Later this year UK regulators are expected to publish details of their proposed regime to oversee critical third party (CTP) service providers to the UK financial services (FS) sector, following the publication of the joint Bank of England/ PRA/ FCA Discussion Paper (DP3/22) in 2022. Having previously explored the implications for potential CTPs, it would be timely to consider this proposal from the perspective of the Financial Services industry.
“Therefore 2023 should also be a focal year for FS organisations, as they consider the implications of the CTP proposal for their own approach to operational and outsourcing resilience.”

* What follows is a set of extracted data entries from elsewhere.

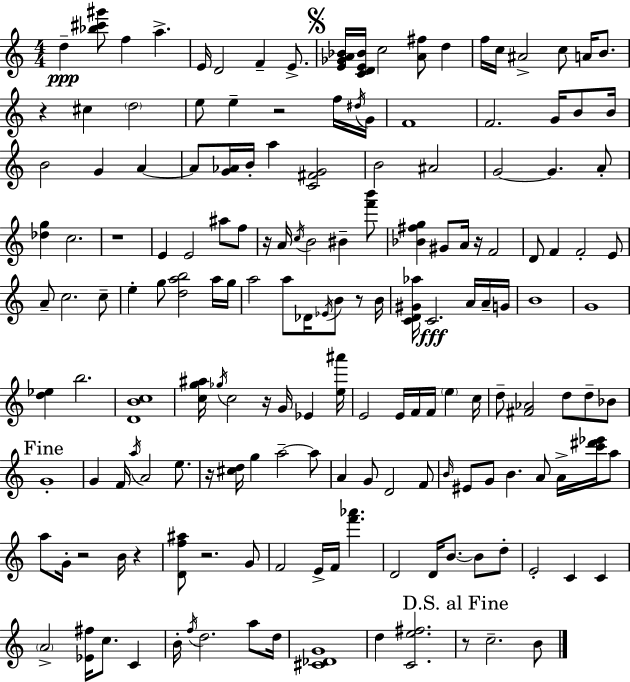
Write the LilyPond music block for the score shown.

{
  \clef treble
  \numericTimeSignature
  \time 4/4
  \key a \minor
  d''4--\ppp <bes'' cis''' gis'''>8 f''4 a''4.-> | e'16 d'2 f'4-- e'8.-> | \mark \markup { \musicglyph "scripts.segno" } <e' ges' a' bes'>16 <c' d' e' bes'>16 c''2 <a' fis''>8 d''4 | f''16 c''16 ais'2-> c''8 a'16 b'8. | \break r4 cis''4 \parenthesize d''2 | e''8 e''4-- r2 f''16 \acciaccatura { dis''16 } | g'16 f'1 | f'2. g'16 b'8 | \break b'16 b'2 g'4 a'4~~ | a'8 <g' aes'>16 b'16-. a''4 <c' fis' g'>2 | b'2 ais'2 | g'2~~ g'4. a'8-. | \break <des'' g''>4 c''2. | r1 | e'4 e'2 ais''8 f''8 | r16 a'16 \acciaccatura { c''16 } b'2 bis'4-- | \break <f''' b'''>8 <bes' fis'' g''>4 gis'8 a'16 r16 f'2 | d'8 f'4 f'2-. | e'8 a'8-- c''2. | c''8-- e''4-. g''8 <d'' a'' b''>2 | \break a''16 g''16 a''2 a''8 des'16 \acciaccatura { ees'16 } b'8 | r8 b'16 <c' d' gis' aes''>16 c'2.\fff | a'16 a'16-- g'16 b'1 | g'1 | \break <d'' ees''>4 b''2. | <d' b' c''>1 | <c'' g'' ais''>16 \acciaccatura { ges''16 } c''2 r16 g'16 ees'4 | <e'' ais'''>16 e'2 e'16 f'16 f'16 \parenthesize e''4 | \break c''16 d''8-- <fis' aes'>2 d''8 | d''8-- bes'8 \mark "Fine" g'1-. | g'4 f'16 \acciaccatura { a''16 } a'2 | e''8. r16 <cis'' d''>16 g''4 a''2--~~ | \break a''8 a'4 g'8 d'2 | f'8 \grace { b'16 } eis'8 g'8 b'4. | a'8 a'16-> <c''' dis''' ees'''>16 a''8 a''8 g'16-. r2 | b'16 r4 <d' f'' ais''>8 r2. | \break g'8 f'2 e'16-> f'16 | <f''' aes'''>4. d'2 d'16 b'8.~~ | b'8 d''8-. e'2-. c'4 | c'4 \parenthesize a'2-> <ees' fis''>16 c''8. | \break c'4 b'16-. \acciaccatura { f''16 } d''2. | a''8 d''16 <cis' des' g'>1 | d''4 <c' e'' fis''>2. | \mark "D.S. al Fine" r8 c''2.-- | \break b'8 \bar "|."
}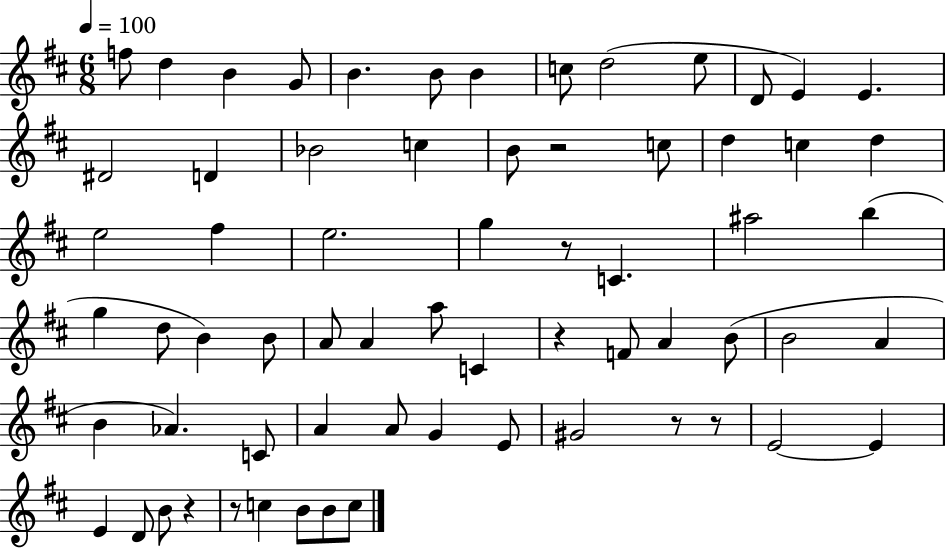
F5/e D5/q B4/q G4/e B4/q. B4/e B4/q C5/e D5/h E5/e D4/e E4/q E4/q. D#4/h D4/q Bb4/h C5/q B4/e R/h C5/e D5/q C5/q D5/q E5/h F#5/q E5/h. G5/q R/e C4/q. A#5/h B5/q G5/q D5/e B4/q B4/e A4/e A4/q A5/e C4/q R/q F4/e A4/q B4/e B4/h A4/q B4/q Ab4/q. C4/e A4/q A4/e G4/q E4/e G#4/h R/e R/e E4/h E4/q E4/q D4/e B4/e R/q R/e C5/q B4/e B4/e C5/e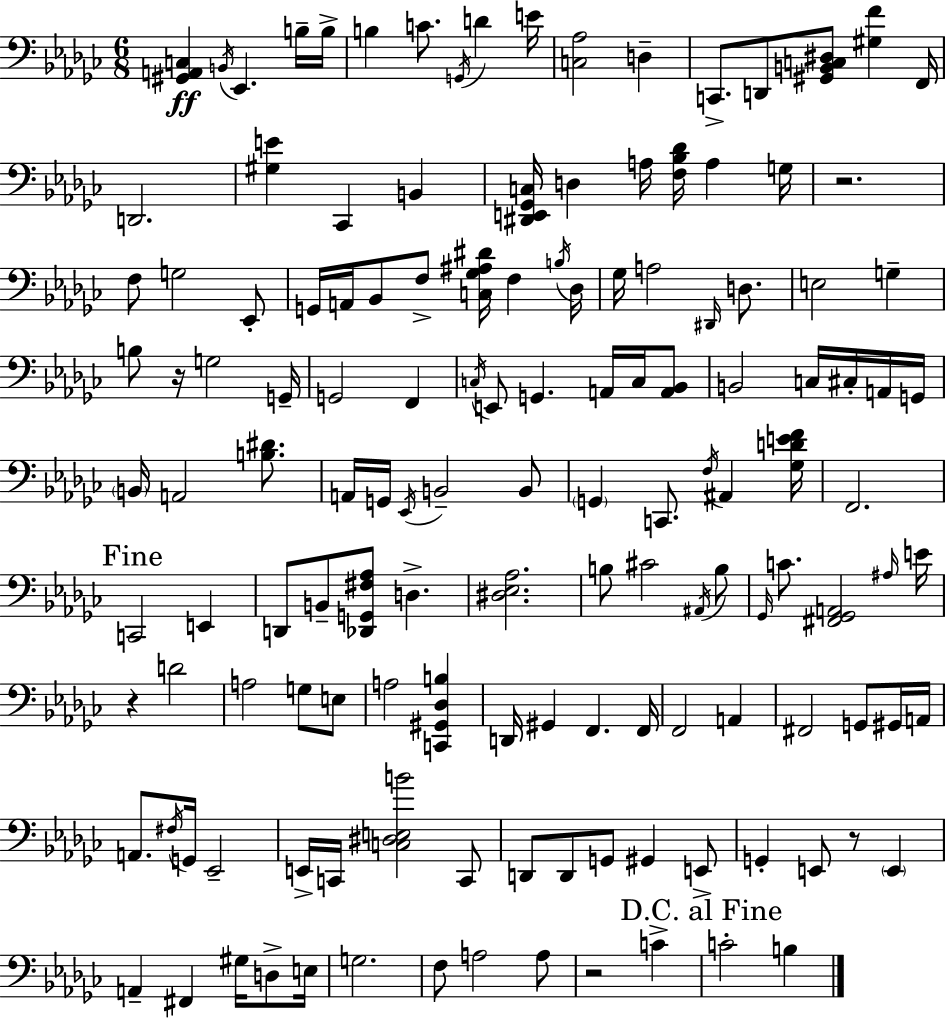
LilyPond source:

{
  \clef bass
  \numericTimeSignature
  \time 6/8
  \key ees \minor
  <gis, a, c>4\ff \acciaccatura { b,16 } ees,4. b16-- | b16-> b4 c'8. \acciaccatura { g,16 } d'4 | e'16 <c aes>2 d4-- | c,8.-> d,8 <gis, b, c dis>8 <gis f'>4 | \break f,16 d,2. | <gis e'>4 ces,4 b,4 | <dis, e, ges, c>16 d4 a16 <f bes des'>16 a4 | g16 r2. | \break f8 g2 | ees,8-. g,16 a,16 bes,8 f8-> <c ges ais dis'>16 f4 | \acciaccatura { b16 } des16 ges16 a2 | \grace { dis,16 } d8. e2 | \break g4-- b8 r16 g2 | g,16-- g,2 | f,4 \acciaccatura { c16 } e,8 g,4. | a,16 c16 <a, bes,>8 b,2 | \break c16 cis16-. a,16 g,16 \parenthesize b,16 a,2 | <b dis'>8. a,16 g,16 \acciaccatura { ees,16 } b,2-- | b,8 \parenthesize g,4 c,8. | \acciaccatura { f16 } ais,4 <ges d' e' f'>16 f,2. | \break \mark "Fine" c,2 | e,4 d,8 b,8-- <des, g, fis aes>8 | d4.-> <dis ees aes>2. | b8 cis'2 | \break \acciaccatura { ais,16 } b8 \grace { ges,16 } c'8. | <fis, ges, a,>2 \grace { ais16 } e'16 r4 | d'2 a2 | g8 e8 a2 | \break <c, gis, des b>4 d,16 gis,4 | f,4. f,16 f,2 | a,4 fis,2 | g,8 gis,16 a,16 a,8. | \break \acciaccatura { fis16 } g,16 ees,2-- e,16-> | c,16 <c dis e b'>2 c,8 d,8 | d,8 g,8 gis,4 e,8-> g,4-. | e,8 r8 \parenthesize e,4 a,4-- | \break fis,4 gis16 d8-> e16 g2. | f8 | a2 a8 r2 | c'4-> \mark "D.C. al Fine" c'2-. | \break b4 \bar "|."
}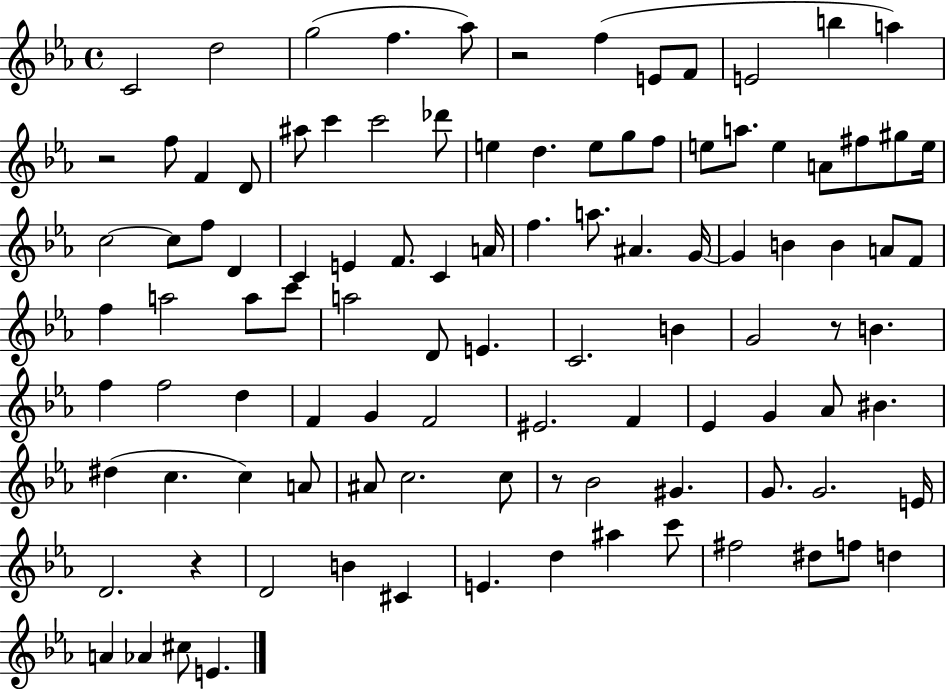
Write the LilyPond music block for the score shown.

{
  \clef treble
  \time 4/4
  \defaultTimeSignature
  \key ees \major
  c'2 d''2 | g''2( f''4. aes''8) | r2 f''4( e'8 f'8 | e'2 b''4 a''4) | \break r2 f''8 f'4 d'8 | ais''8 c'''4 c'''2 des'''8 | e''4 d''4. e''8 g''8 f''8 | e''8 a''8. e''4 a'8 fis''8 gis''8 e''16 | \break c''2~~ c''8 f''8 d'4 | c'4 e'4 f'8. c'4 a'16 | f''4. a''8. ais'4. g'16~~ | g'4 b'4 b'4 a'8 f'8 | \break f''4 a''2 a''8 c'''8 | a''2 d'8 e'4. | c'2. b'4 | g'2 r8 b'4. | \break f''4 f''2 d''4 | f'4 g'4 f'2 | eis'2. f'4 | ees'4 g'4 aes'8 bis'4. | \break dis''4( c''4. c''4) a'8 | ais'8 c''2. c''8 | r8 bes'2 gis'4. | g'8. g'2. e'16 | \break d'2. r4 | d'2 b'4 cis'4 | e'4. d''4 ais''4 c'''8 | fis''2 dis''8 f''8 d''4 | \break a'4 aes'4 cis''8 e'4. | \bar "|."
}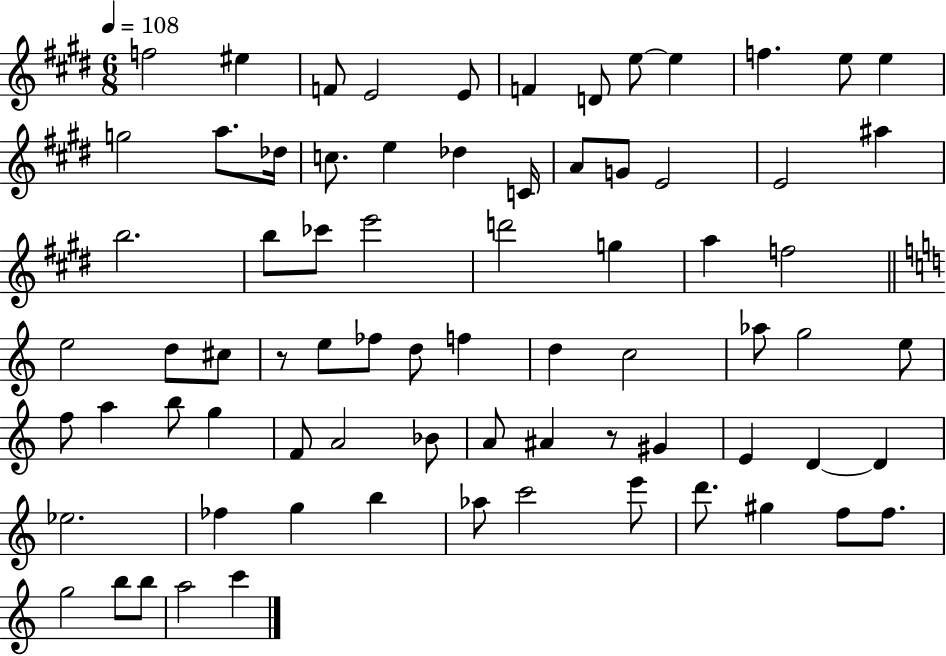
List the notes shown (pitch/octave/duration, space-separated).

F5/h EIS5/q F4/e E4/h E4/e F4/q D4/e E5/e E5/q F5/q. E5/e E5/q G5/h A5/e. Db5/s C5/e. E5/q Db5/q C4/s A4/e G4/e E4/h E4/h A#5/q B5/h. B5/e CES6/e E6/h D6/h G5/q A5/q F5/h E5/h D5/e C#5/e R/e E5/e FES5/e D5/e F5/q D5/q C5/h Ab5/e G5/h E5/e F5/e A5/q B5/e G5/q F4/e A4/h Bb4/e A4/e A#4/q R/e G#4/q E4/q D4/q D4/q Eb5/h. FES5/q G5/q B5/q Ab5/e C6/h E6/e D6/e. G#5/q F5/e F5/e. G5/h B5/e B5/e A5/h C6/q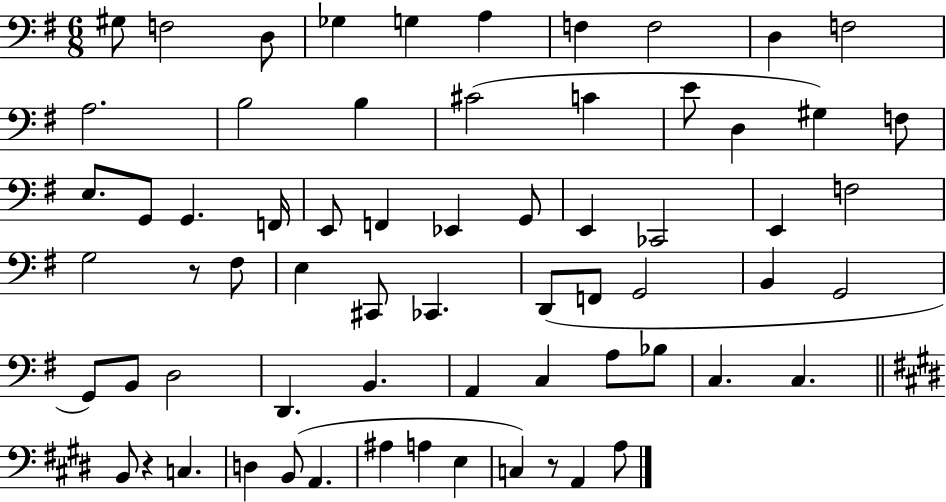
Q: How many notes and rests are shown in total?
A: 66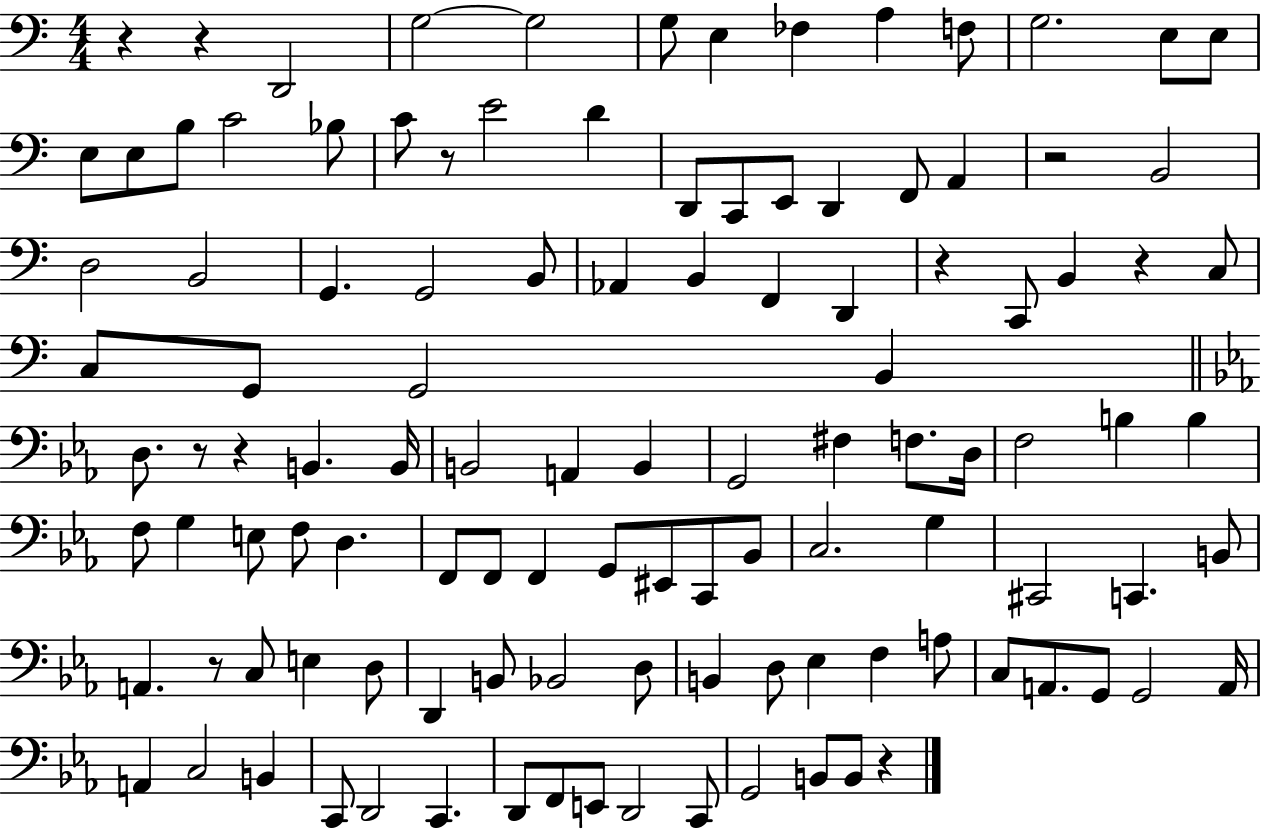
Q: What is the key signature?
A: C major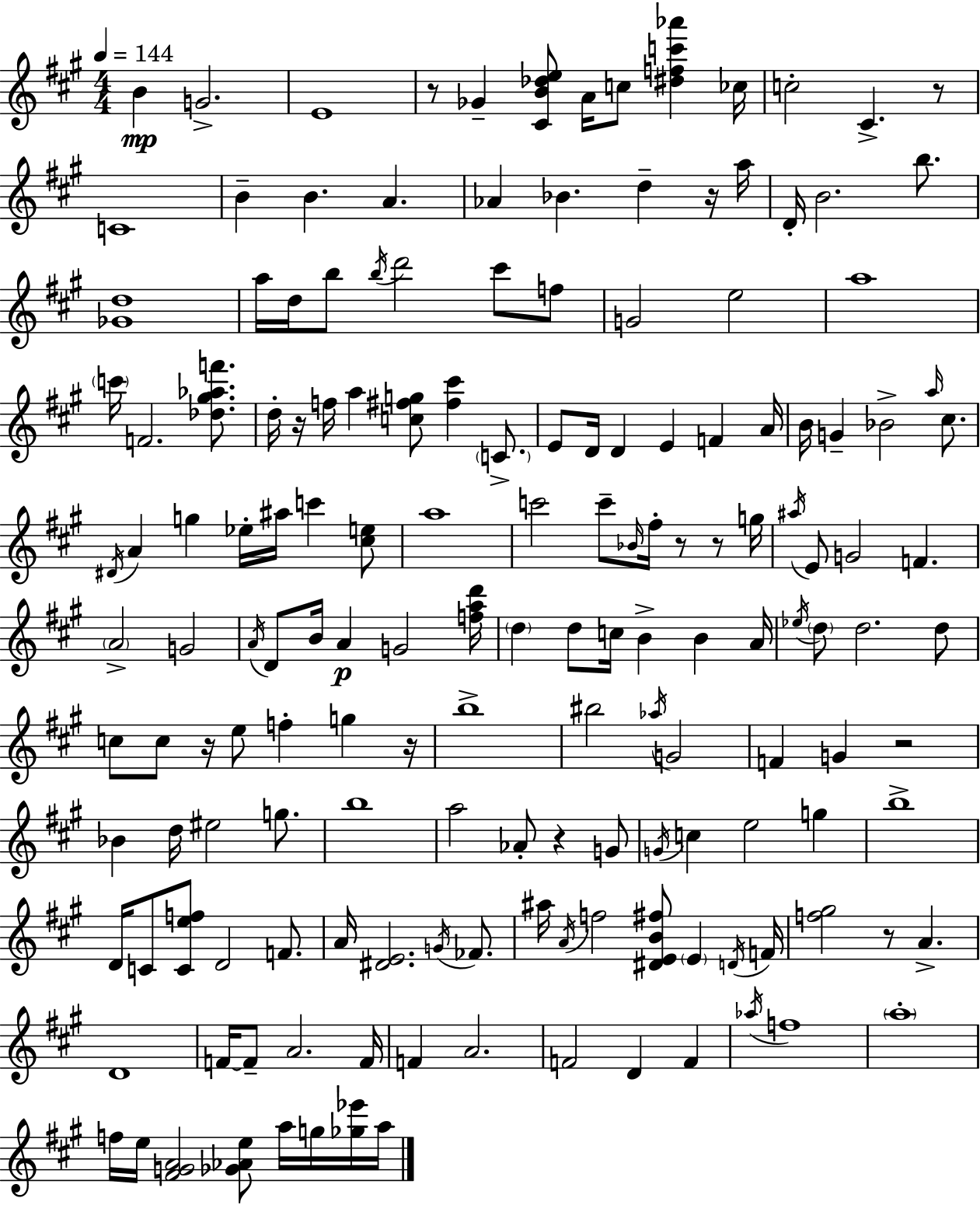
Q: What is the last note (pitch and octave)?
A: A5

The proposed CTP regime should be considered alongside operational resilience
Regulated firms are already subject to UK oversight of their approach to operational resilience, and those operating in the EU will be subject to a similar regime as provided through the Digital Operational Resilience Act. The Prudential Regulation Authority (PRA) requires firms to be able to demonstrate by 2025 that they can remain within self-defined impact tolerances towards their Important Business Services (IBS). As this will involve mapping and testing to help establish remediation plans, firms should think how they might integrate this work with their consideration of the proposed CTP regime.
In particular, firms will need to consider the dependency of their IBS on the services provided by potential CTPs; the implications of regulatory oversight of CTP services for how client firms establish their own impact tolerances and remediation plans; and the dynamic impacts of the proposed CTP regime on market structure and pricing.
Firms will need to review their approach to IBS mapping and testing
FS firms will need to consider the dependency of their IBS on CTP services, which may lead to an evolution in the contractual demands placed on CTPs and subsequent service and pricing levels. FS firms may also need to adopt a more collaborative and coordinated approach with CTPs, in relation to their mapping and testing of impact tolerances, as well as their development of business continuity and remediation plans. As proposed in DP3/22, designated CTPs could be required to develop ‘financial sector continuity playbooks’, implying close coordination with client firms and regulators in relation to their development, testing and implementation.
FS firms might also push for stronger levels of assurance from CTPs across the five pillars of operational resilience and related capabilities, and for increased clarity on CTP prioritisation in the event of a service incident (across CTP services and client base). As part of this, FS firms will need to consider data resilience measures and protections, in situations where data loss and/or corruption might impact the achievement of firms’ impact tolerances.
The CTP proposal may impact on service substitutability and pricing
An increased regulatory focus on CTPs might in turn drive a stronger focus on service substitutability (above recoverability). As a potential lack of substitutability may be a potential driver of financial instability (in the event of material service disruption), future regulatory focus may in turn encourage client firms to develop multi-vendor strategies and associated contractual terms as a way of improving their operational resilience.
Additionally, the proposed CTP regime may have dynamic impacts on market structure and pricing. Given that minimum resilience standards would be attached to CTP designated services, the potential emergence of a preferential supplier hierarchy might not only have the unintended consequence of increasing service concentration risk, but could also influence pricing and market competition.
Therefore 2023 should also be a focal year for FS firms, as they consider the implications of the CTP proposal for their own approach to operational and outsourcing resilience.